Posted on February 11, 2024February 13, 2024 By admin

240 g all-purpose flour
395 g sugar
65 g unsweetened cocoa powder
2 tsp (8 g) baking powder
1.5 tsp (9 g) baking soda
1 tsp (2.5 g) kosher salt
1 tsp (2.5 g) espresso powder
225 ml milk
1/2 cup (99 g) vegetable oil
2 large (100 g) eggs
2 tsp vanilla extract
225 ml boiling water

Preheat oven to 350F/175C. Prepare two 9-inch cake pans by spraying with baking spray or buttering and lightly flouring.

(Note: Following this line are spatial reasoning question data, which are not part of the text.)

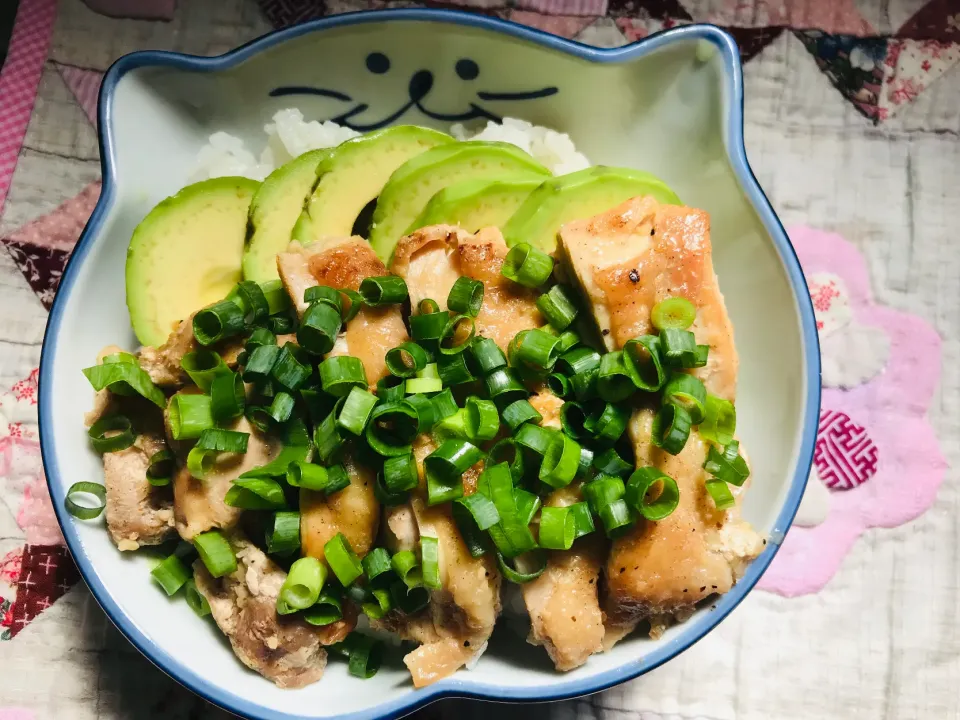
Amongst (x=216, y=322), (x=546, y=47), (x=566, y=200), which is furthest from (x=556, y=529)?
(x=546, y=47)

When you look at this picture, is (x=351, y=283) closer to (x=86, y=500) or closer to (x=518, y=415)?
(x=518, y=415)

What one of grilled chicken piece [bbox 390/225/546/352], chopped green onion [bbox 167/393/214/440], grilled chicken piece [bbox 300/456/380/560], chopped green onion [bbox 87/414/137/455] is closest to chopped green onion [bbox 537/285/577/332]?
grilled chicken piece [bbox 390/225/546/352]

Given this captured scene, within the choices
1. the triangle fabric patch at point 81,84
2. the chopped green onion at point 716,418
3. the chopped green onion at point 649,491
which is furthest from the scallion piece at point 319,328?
the triangle fabric patch at point 81,84

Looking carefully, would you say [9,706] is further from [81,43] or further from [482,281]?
[81,43]

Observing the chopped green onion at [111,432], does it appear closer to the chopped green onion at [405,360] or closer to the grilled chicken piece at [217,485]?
the grilled chicken piece at [217,485]

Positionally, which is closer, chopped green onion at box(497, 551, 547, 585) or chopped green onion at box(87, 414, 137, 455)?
chopped green onion at box(497, 551, 547, 585)

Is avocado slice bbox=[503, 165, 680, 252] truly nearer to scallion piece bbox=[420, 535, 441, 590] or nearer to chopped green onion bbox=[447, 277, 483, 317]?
chopped green onion bbox=[447, 277, 483, 317]
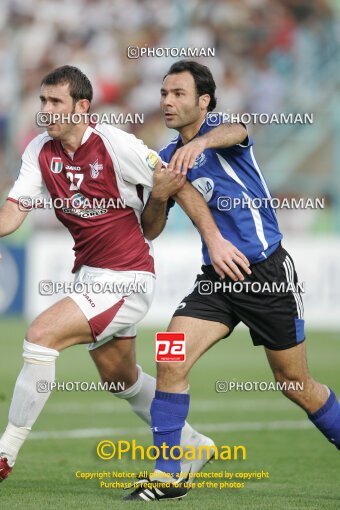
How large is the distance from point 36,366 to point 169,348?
76 cm

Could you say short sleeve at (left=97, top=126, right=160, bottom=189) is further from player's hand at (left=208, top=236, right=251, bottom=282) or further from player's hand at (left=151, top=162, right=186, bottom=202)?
player's hand at (left=208, top=236, right=251, bottom=282)

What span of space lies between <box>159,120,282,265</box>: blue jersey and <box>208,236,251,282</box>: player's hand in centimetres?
15

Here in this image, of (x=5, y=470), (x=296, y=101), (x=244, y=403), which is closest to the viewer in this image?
(x=5, y=470)

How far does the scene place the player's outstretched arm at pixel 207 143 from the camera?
5742mm

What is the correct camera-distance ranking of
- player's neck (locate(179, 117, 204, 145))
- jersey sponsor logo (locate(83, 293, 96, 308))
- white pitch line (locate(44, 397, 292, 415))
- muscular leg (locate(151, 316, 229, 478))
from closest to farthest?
muscular leg (locate(151, 316, 229, 478)) < jersey sponsor logo (locate(83, 293, 96, 308)) < player's neck (locate(179, 117, 204, 145)) < white pitch line (locate(44, 397, 292, 415))

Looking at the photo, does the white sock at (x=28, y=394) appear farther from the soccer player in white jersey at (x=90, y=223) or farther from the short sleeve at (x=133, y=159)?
the short sleeve at (x=133, y=159)

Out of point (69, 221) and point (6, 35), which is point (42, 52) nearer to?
point (6, 35)

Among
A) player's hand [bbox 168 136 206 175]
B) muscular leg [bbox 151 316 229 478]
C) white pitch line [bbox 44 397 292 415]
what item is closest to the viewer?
player's hand [bbox 168 136 206 175]

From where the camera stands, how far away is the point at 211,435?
8.76 m

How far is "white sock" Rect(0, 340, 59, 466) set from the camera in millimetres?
5762

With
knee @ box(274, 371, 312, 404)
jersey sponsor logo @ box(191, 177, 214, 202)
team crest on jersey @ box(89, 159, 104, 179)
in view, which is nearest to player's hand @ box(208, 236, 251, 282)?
jersey sponsor logo @ box(191, 177, 214, 202)

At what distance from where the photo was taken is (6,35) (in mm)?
20531

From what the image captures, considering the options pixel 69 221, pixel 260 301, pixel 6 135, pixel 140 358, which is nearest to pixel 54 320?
pixel 69 221

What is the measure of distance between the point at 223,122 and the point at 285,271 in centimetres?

Add flour, sugar, cocoa, baking powder, baking soda, salt and espresso powder to a large bowl or the bowl of a stand mixer. Whisk through to combine or, using your paddle attachment, stir through flour mixture until combined well.

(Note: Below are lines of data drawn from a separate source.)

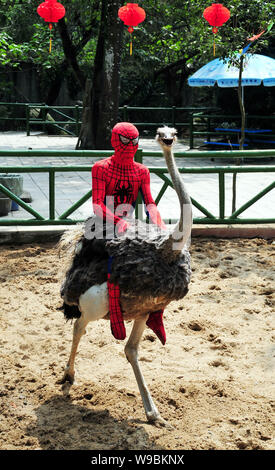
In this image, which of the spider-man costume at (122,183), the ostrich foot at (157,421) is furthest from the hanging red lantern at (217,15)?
the ostrich foot at (157,421)

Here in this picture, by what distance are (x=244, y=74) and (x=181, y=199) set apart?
1136 centimetres

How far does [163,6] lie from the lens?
65.5 ft

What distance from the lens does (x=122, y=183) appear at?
12.1 ft

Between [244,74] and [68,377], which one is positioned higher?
[244,74]

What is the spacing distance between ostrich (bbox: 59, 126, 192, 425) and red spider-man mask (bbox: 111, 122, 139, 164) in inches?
16.3

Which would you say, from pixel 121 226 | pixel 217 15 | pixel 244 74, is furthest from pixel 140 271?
pixel 244 74

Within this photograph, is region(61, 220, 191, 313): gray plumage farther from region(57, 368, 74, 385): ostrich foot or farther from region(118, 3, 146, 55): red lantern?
region(118, 3, 146, 55): red lantern

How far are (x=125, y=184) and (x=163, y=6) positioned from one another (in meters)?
17.8

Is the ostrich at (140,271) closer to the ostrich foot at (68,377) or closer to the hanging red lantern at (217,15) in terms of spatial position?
the ostrich foot at (68,377)

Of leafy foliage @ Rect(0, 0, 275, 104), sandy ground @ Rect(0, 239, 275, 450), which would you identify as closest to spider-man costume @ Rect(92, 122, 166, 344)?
sandy ground @ Rect(0, 239, 275, 450)

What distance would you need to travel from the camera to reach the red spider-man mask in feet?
11.8

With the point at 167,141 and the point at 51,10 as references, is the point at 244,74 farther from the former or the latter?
the point at 167,141

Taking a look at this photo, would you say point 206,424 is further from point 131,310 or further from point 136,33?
point 136,33

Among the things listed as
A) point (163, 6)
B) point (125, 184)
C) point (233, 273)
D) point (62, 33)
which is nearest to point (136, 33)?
point (163, 6)
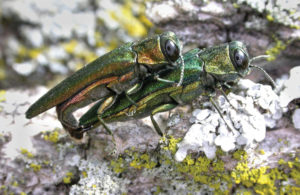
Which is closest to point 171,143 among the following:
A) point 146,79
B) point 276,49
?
point 146,79

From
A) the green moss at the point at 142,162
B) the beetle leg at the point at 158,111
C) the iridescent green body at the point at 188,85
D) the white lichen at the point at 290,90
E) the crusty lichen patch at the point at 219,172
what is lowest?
the crusty lichen patch at the point at 219,172

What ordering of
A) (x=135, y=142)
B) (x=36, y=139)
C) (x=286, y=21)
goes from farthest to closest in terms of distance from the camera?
(x=286, y=21) → (x=36, y=139) → (x=135, y=142)

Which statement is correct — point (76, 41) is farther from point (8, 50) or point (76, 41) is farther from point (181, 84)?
point (181, 84)

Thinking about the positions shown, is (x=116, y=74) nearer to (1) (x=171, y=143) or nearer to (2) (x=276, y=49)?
(1) (x=171, y=143)

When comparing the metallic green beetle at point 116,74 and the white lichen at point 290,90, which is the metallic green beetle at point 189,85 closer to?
the metallic green beetle at point 116,74

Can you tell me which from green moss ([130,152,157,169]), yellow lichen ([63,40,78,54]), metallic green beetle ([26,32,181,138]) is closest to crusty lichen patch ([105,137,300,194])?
green moss ([130,152,157,169])

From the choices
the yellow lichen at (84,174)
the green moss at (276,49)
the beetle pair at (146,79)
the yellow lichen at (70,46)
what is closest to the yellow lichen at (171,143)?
the beetle pair at (146,79)

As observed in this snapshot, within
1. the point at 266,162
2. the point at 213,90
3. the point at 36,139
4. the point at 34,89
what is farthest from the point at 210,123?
the point at 34,89

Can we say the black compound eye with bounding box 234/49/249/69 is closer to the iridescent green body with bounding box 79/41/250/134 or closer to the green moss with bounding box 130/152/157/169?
the iridescent green body with bounding box 79/41/250/134
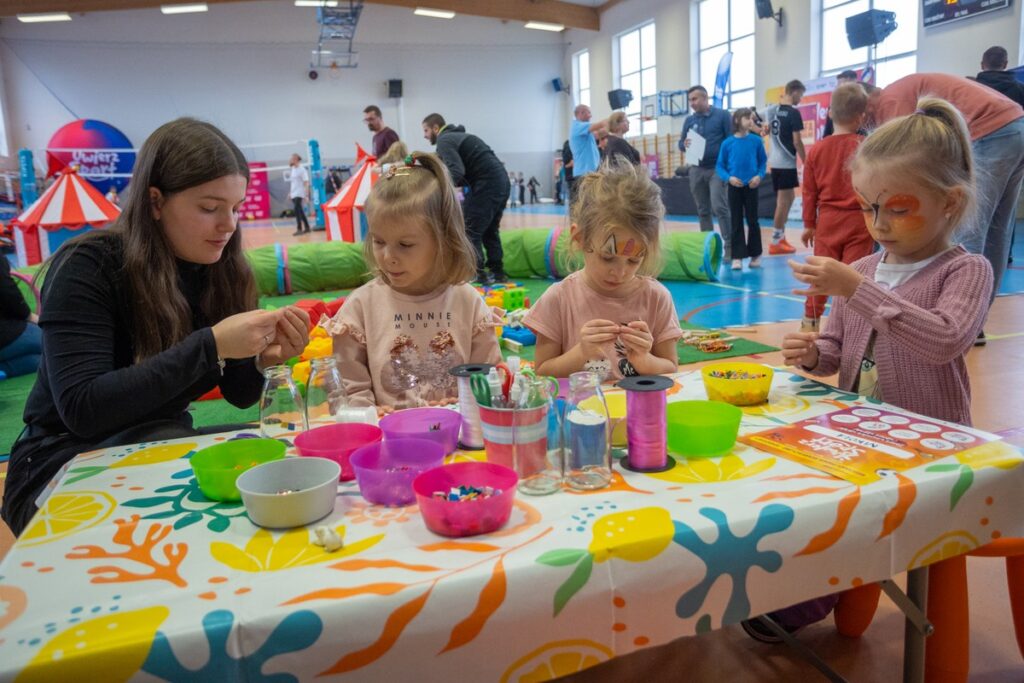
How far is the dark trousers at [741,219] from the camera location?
676cm

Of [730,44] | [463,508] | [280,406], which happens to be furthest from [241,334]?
[730,44]

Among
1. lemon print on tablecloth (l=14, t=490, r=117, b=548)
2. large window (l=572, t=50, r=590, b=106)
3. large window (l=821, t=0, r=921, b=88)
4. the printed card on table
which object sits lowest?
the printed card on table

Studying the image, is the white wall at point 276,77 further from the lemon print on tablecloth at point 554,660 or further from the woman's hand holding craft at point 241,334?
the lemon print on tablecloth at point 554,660

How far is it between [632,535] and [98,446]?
3.96 feet

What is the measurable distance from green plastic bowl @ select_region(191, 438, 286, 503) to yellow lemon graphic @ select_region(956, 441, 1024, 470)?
104 centimetres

Add milk, vegetable oil, eggs, and vanilla to flour mixture and mix together on medium speed until well combined. Reduce speed and carefully add boiling water to the cake batter until well combined.

The cake batter will be very thin after adding the boiling water. This is correct and results in a delicious and moist chocolate cake.

Distribute cake batter evenly between the two prepared cake pans. Bake for 30-35 minutes, until a toothpick or cake tester inserted in the center of the chocolate cake comes out clean.

Remove from the oven and allow to cool for about 10 minutes, remove from the pan and cool completely.

Frost the cake with Chocolate Buttercream Frosting.

Frosting:
130g softened butter
200g sugar
50g cocoa powder
1 tsp espresso powder
50ml milk

Dissolve espresso powder in a little but of boiling water then mix with milk.

Whisk butter, sugar, cocoa powder and coffee/milk until smooth.